Yeah, I wouldn’t necessarily be that specific, but it’s certainly about the way it feels to move it that world. Yeah, definitely, you’ve got it. I think that that’s true, going undercover somehow.

Are you doing a lot of that lately, or are those lyrics mostly fictitious?
I think the second I walk out of my front door there’s a bit of that for me—I think any social act is a bit of passing for me. Going through the motions of… it’s always a little bit of a struggle. I’m a lot shyer that it would seem. I’ve really worked to try to meet people I don’t know and try to carry on a conversation with them. I would say New York or any city, basically being on tour, talking to people, being in that world, is a sort of passing.

It’s hard not to use a front.

Yeah, and I think there’s a way that people do it that is graceful, and they’re still authentic but they’re kind of protected, and I think I’m still learning that.

On the new album, “81” is shorter and a bit poppier than some of your other stuff. In your future could you imagine doing more pop verse-chorus-verse stuff, or is what you do really just your style?

You know, from the beginning, from the very first record, I’ve always loved great pop music, and I’ve always held that in my mind as something that would be fun to do, and maybe even something I thought I was doing sometimes, whatever my version of that is. The problem is I sort of feel like when I’m working on a song it becomes what it’s supposed to be, and there’s a lot of times where I have this agenda like I want to write a short, catchy little song, and it will turn into an 11-minute, insane, weird thing. And then sometimes when I just sit down and write it ends up being a two minute song, and I don’t know why, it just happens that that’s what that particular song wanted to be. So maybe that will change and maybe the next thing I do will be a practice in disciplining the song length, I have no idea, but when I started writing this record, I really thought they’d all be short songs. I don’t really know how that happened. It’s not completely involuntary or completely unconscious, because obviously the writing process is so deliberate and so careful, but at the same time for whatever reason I have an instinct about a song that it has to be that way. I think I would do a very bad job if I was really wanting to write a record of pop songs. I don’t know if I can approach writing that way.

How do you feel when people describe your music as difficult or challenging?

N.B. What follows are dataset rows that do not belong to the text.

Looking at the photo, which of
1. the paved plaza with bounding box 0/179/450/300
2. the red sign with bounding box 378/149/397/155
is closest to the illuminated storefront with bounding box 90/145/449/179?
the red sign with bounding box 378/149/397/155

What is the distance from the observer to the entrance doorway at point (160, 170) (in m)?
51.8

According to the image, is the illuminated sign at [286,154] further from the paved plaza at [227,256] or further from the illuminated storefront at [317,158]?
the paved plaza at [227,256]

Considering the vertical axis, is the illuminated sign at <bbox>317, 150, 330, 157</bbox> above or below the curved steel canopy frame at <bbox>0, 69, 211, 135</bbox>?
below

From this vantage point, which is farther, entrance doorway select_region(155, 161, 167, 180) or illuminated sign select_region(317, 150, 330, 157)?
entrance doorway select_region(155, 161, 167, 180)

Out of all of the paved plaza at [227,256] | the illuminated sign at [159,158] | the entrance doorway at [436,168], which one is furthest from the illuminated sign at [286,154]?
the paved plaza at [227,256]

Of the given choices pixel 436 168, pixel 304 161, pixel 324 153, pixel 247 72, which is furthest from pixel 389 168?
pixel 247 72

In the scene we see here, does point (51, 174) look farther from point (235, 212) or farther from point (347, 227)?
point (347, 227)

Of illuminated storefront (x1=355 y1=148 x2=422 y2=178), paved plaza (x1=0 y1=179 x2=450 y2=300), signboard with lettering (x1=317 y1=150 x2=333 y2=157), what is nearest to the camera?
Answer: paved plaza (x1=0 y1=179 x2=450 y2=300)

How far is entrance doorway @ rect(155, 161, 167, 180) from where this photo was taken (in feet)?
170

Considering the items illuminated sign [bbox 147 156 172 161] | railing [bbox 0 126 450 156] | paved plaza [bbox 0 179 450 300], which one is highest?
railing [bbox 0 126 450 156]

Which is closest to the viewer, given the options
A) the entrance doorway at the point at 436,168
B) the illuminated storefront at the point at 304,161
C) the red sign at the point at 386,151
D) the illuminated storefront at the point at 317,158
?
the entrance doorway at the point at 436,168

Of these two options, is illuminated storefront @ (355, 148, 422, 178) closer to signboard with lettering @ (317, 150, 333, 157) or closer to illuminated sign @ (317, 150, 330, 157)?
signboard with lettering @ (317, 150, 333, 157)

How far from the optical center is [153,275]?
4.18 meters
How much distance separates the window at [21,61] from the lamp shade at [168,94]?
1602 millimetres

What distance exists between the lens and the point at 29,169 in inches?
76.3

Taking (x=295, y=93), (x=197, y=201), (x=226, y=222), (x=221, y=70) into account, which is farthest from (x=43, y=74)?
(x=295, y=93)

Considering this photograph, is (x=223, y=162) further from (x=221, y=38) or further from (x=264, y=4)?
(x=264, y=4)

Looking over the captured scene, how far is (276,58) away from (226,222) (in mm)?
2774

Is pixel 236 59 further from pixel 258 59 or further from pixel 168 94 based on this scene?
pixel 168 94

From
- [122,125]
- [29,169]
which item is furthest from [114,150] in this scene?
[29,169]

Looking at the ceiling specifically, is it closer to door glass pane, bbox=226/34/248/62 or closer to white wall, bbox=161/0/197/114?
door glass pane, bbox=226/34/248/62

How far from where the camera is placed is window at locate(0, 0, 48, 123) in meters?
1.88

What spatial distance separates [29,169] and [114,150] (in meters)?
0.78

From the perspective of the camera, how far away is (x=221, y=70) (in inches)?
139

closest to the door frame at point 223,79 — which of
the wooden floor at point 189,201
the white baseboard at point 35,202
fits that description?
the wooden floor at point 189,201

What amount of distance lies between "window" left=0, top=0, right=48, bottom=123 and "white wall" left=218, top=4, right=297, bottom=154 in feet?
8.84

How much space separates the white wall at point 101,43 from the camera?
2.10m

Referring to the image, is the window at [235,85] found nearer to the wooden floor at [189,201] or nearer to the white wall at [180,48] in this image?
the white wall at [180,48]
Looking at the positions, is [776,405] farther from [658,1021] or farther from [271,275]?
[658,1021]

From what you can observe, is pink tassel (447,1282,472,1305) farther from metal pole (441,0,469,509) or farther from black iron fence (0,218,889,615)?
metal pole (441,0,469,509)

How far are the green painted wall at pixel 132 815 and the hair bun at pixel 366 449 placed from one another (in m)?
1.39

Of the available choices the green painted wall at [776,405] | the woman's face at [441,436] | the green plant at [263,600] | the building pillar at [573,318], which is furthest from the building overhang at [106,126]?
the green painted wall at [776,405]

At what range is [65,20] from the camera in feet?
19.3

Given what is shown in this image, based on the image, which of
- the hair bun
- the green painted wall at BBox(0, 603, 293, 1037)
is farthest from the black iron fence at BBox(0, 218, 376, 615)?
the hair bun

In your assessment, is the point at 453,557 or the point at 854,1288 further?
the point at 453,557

Hmm. I think I see where they’re coming from, but sometimes the extremity of the things that get said shock me a little. Like, even from the beginning when my voice was more rough—and I knew it was rough—but the things that would get written about it were so extreme. You know, people were like, “you may want to tear your eyeballs out and throw yourself off a building if you hear this.” Really? It’s just a voice, and there are so many weird voices out there. And similarly, there are a lot of things about my music where I’ll read something and think that seems almost a little patronizing. Reviews I read that seem patronizing of listeners in a weird way—do you think someone can’t handle a harp? It’s just an instrument with pitches. It’s not that weird.

Some people do look at a song as a chore if it’s over 10 minutes. They might say, “This is good, but I have to warn you—it’s ten minutes long and has a harp.”

[laughs] Yeah, I understand that, but of course when a person writes music—I guess this isn’t the case with some death metal music where the intention is slightly different—but in general I feel when someone’s writing something it’s because it sounds good to them. Their instinct is to do what sounds pretty, and sounds good, and to me that’s what I do. So obviously when I hear it I go, “good job, self, you’ve made a song that sounded the way you want it to sound.” And then of course there’s not that many people who feel the same way about it. But there’s enough.